What is being asked →
Check each line of the records below and collect those holding "background".

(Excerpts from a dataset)
####

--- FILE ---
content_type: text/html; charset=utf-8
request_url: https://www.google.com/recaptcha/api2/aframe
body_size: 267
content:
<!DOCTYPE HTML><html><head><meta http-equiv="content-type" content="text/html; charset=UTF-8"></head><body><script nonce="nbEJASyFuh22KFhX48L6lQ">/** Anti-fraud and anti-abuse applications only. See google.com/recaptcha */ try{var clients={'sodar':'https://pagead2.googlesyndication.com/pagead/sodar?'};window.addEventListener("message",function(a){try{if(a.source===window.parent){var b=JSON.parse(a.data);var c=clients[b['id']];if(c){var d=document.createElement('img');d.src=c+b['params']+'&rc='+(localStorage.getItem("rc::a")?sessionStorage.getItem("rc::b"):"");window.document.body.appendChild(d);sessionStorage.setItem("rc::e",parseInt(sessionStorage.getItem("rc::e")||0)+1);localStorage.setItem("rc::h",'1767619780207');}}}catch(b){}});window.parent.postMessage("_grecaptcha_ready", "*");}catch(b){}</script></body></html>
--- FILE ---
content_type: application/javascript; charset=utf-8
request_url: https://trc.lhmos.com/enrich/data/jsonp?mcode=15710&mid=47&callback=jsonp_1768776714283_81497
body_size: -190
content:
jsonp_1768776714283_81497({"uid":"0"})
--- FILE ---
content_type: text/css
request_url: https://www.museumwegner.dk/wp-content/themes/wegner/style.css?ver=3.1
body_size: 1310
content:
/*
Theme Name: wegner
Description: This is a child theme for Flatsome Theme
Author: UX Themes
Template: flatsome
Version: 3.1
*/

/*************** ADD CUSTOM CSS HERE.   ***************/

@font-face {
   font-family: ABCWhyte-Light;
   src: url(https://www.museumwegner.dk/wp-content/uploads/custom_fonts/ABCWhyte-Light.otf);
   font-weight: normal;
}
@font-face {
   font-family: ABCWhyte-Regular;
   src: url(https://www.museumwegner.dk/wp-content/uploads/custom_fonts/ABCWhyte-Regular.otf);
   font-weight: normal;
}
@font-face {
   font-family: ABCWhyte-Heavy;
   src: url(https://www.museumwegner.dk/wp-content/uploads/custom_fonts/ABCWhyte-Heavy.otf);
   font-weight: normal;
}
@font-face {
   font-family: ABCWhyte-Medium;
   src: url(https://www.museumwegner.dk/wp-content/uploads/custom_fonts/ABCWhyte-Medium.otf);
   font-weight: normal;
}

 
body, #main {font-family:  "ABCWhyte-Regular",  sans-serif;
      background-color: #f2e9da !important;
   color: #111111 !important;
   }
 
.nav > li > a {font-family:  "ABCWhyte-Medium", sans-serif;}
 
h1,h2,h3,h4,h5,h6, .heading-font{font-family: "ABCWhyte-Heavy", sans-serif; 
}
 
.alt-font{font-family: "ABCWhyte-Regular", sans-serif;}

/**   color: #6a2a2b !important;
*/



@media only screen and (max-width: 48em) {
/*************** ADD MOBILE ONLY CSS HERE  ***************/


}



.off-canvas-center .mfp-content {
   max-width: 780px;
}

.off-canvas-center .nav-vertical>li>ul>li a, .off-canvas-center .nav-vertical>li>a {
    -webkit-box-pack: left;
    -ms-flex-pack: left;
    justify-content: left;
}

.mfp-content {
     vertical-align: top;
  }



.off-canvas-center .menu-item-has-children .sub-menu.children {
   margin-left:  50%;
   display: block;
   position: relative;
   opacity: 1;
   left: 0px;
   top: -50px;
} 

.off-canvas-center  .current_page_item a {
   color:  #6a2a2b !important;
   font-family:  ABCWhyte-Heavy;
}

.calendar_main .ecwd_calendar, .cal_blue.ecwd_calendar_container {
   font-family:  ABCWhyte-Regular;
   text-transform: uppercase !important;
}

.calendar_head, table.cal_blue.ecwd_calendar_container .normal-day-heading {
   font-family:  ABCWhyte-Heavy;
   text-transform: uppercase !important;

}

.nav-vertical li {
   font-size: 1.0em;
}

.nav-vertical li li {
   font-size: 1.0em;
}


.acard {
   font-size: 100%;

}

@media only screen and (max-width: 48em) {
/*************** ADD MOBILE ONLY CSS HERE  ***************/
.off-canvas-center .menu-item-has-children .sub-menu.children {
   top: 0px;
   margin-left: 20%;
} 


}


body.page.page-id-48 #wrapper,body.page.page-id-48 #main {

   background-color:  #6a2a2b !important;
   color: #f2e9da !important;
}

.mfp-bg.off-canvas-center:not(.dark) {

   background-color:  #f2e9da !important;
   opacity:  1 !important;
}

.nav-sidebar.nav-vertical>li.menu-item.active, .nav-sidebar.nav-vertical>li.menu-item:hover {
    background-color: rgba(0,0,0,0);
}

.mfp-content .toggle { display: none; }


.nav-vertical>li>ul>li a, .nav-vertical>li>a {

####

Result of the task →
      background-color: #f2e9da !important;
   background-color:  #6a2a2b !important;
   background-color:  #f2e9da !important;
    background-color: rgba(0,0,0,0);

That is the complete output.